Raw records
·····

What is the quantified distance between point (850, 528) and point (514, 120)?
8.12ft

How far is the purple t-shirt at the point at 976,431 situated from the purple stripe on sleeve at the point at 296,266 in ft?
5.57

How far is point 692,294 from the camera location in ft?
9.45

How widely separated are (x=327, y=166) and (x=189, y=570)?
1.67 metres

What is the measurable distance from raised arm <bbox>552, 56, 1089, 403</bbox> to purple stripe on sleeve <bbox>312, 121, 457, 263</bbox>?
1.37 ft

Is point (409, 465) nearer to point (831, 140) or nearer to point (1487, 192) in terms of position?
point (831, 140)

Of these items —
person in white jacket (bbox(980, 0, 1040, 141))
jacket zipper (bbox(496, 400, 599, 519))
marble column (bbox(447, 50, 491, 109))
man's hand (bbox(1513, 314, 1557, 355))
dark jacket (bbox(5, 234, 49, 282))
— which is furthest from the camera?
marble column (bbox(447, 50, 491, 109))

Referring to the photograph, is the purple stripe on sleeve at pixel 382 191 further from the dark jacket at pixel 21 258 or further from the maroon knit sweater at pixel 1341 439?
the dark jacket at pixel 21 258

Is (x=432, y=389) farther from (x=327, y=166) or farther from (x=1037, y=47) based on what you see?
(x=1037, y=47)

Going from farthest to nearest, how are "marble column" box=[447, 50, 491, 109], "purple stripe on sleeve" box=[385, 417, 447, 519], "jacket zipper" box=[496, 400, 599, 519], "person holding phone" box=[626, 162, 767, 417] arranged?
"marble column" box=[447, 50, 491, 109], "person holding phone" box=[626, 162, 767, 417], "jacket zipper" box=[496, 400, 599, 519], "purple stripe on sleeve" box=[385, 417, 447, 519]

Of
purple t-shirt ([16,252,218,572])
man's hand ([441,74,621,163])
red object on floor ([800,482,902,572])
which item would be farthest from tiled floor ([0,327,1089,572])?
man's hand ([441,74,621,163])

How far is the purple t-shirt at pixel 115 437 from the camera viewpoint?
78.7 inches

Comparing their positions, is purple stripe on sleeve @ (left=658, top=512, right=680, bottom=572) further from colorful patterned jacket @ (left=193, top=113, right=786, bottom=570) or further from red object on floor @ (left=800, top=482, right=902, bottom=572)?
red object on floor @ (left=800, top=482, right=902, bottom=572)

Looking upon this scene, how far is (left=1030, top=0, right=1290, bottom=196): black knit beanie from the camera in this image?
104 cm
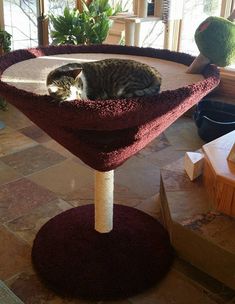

·····

Short task:
Lay out the records from the line containing "Looking upon this" through the end of the records, inclusive, as a JSON list of strings with one string per line and no blank lines. Leave the pictures out of the answer.

Solution:
[
  "Looking upon this scene, how far is (left=1030, top=0, right=1290, bottom=196): black knit beanie from the camera in this image?",
  "104 cm"
]